Given request:
Reproduce verbatim every line of the listing from the line containing "Comparing the items" through the final line of the listing, with both of those lines included.

━━━━━━━━━━━━━━━━━━━━

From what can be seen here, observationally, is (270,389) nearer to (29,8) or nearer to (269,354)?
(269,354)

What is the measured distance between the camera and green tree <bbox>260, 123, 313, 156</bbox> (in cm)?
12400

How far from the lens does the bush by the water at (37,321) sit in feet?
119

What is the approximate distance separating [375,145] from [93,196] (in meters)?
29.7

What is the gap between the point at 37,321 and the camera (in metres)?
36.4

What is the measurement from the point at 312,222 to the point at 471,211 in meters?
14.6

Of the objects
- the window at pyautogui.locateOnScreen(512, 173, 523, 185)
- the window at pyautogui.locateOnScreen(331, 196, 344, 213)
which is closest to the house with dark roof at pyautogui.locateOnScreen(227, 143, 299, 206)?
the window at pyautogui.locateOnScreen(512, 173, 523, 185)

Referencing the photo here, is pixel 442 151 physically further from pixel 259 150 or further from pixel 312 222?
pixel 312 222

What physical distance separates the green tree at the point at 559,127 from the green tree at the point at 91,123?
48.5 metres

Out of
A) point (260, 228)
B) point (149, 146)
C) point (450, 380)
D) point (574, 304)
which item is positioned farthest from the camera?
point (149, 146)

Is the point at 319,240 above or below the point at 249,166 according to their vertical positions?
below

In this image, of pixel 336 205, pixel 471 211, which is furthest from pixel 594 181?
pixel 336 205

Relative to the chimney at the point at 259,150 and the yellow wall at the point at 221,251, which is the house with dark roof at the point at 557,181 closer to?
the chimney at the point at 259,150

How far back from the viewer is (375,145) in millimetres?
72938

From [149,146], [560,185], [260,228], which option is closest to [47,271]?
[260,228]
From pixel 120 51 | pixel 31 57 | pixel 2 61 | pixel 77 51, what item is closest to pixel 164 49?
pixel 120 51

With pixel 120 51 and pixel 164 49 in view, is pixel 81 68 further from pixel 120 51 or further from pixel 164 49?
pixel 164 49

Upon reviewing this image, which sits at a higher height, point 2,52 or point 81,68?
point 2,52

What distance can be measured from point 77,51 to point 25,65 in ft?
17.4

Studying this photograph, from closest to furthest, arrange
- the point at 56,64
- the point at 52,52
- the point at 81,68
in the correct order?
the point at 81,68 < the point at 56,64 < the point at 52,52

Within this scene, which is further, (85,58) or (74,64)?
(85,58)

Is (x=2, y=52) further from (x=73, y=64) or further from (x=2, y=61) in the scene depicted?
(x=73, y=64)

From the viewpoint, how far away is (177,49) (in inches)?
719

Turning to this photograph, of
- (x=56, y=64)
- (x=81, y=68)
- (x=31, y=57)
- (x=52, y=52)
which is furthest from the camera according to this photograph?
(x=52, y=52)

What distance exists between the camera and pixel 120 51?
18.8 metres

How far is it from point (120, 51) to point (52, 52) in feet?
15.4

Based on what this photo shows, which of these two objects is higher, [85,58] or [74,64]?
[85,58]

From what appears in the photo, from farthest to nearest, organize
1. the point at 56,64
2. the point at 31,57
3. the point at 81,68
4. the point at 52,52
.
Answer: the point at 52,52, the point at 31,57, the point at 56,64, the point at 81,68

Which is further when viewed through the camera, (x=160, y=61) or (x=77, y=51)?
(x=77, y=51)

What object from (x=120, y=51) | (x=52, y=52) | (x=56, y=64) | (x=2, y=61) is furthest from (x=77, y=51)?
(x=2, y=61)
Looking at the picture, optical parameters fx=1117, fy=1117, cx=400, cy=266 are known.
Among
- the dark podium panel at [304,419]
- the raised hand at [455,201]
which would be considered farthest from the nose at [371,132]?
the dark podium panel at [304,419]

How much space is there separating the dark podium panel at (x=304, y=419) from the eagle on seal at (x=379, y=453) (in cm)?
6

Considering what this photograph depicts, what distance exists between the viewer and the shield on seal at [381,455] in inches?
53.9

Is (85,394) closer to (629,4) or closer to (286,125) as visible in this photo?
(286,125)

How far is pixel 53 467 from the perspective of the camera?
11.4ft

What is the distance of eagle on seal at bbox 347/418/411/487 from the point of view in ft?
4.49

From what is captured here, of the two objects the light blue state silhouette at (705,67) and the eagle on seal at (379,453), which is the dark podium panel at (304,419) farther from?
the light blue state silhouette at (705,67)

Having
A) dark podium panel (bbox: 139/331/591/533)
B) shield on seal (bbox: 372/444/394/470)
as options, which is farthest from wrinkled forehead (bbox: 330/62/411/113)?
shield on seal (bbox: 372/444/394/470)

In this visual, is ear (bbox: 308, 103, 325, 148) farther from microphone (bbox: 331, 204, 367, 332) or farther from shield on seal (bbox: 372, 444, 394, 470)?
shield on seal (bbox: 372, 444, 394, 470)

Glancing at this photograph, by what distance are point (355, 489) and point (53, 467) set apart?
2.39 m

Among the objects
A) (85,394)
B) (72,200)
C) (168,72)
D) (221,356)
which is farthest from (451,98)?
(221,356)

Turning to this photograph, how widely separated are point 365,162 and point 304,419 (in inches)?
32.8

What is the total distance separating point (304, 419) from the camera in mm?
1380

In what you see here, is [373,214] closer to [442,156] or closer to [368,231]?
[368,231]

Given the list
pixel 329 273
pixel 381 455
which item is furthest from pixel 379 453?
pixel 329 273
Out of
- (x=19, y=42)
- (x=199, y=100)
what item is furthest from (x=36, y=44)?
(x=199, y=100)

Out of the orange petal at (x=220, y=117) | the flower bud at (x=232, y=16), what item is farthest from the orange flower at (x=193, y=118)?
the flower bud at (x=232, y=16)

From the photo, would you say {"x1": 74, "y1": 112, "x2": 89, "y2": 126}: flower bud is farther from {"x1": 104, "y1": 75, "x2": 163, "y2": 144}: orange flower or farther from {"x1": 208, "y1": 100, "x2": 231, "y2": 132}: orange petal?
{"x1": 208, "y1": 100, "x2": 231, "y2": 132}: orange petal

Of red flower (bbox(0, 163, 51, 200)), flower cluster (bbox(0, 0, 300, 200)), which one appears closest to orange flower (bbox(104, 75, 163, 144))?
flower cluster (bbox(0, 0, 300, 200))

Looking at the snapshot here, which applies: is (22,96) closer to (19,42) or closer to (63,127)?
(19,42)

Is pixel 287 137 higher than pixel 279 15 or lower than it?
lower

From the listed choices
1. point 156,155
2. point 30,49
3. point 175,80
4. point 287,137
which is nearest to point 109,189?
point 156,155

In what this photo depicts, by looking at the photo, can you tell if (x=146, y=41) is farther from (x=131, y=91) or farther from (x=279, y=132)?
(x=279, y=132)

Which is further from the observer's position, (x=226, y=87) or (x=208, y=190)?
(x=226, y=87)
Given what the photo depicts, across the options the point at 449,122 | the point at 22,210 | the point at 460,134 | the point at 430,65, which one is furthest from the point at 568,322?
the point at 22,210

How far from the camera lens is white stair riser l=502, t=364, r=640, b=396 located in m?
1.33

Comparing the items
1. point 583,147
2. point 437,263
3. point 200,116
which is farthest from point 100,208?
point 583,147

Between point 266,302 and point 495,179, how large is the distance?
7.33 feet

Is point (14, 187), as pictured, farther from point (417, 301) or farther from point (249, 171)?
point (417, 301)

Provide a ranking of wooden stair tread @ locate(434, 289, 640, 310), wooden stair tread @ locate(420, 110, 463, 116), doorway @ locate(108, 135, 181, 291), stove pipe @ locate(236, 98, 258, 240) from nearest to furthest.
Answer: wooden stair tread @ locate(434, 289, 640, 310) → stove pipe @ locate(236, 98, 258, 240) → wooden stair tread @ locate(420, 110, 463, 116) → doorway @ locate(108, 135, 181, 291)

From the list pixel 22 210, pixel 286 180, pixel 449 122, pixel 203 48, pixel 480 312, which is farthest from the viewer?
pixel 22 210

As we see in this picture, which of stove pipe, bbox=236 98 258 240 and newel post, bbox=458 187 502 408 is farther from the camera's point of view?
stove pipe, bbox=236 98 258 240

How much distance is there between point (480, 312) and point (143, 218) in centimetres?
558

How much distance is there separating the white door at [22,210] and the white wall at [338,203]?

━━━━━━━━━━━━━━━━━━━━

Task output:
Comparing the items
1. point 583,147
2. point 437,263
3. point 200,116
which is farthest from point 100,208?
point 583,147

Between point 266,302 and point 495,179, how large is the distance?
7.33 feet

Is point (14, 187), as pictured, farther from point (417, 301) or farther from point (249, 171)?
point (417, 301)

Provide a ranking of wooden stair tread @ locate(434, 289, 640, 310), wooden stair tread @ locate(420, 110, 463, 116), doorway @ locate(108, 135, 181, 291), stove pipe @ locate(236, 98, 258, 240) from nearest to furthest.
Answer: wooden stair tread @ locate(434, 289, 640, 310) → stove pipe @ locate(236, 98, 258, 240) → wooden stair tread @ locate(420, 110, 463, 116) → doorway @ locate(108, 135, 181, 291)

From the list pixel 22 210, pixel 286 180, pixel 449 122, pixel 203 48, pixel 480 312, which is farthest from the viewer?
pixel 22 210

As we see in this picture, which of stove pipe, bbox=236 98 258 240 and newel post, bbox=458 187 502 408 is farther from the camera's point of view?
stove pipe, bbox=236 98 258 240

How much distance is there between point (480, 312) and point (143, 218) in centimetres?
558

How much distance is there separating the white door at [22,210] and the white wall at [338,203]?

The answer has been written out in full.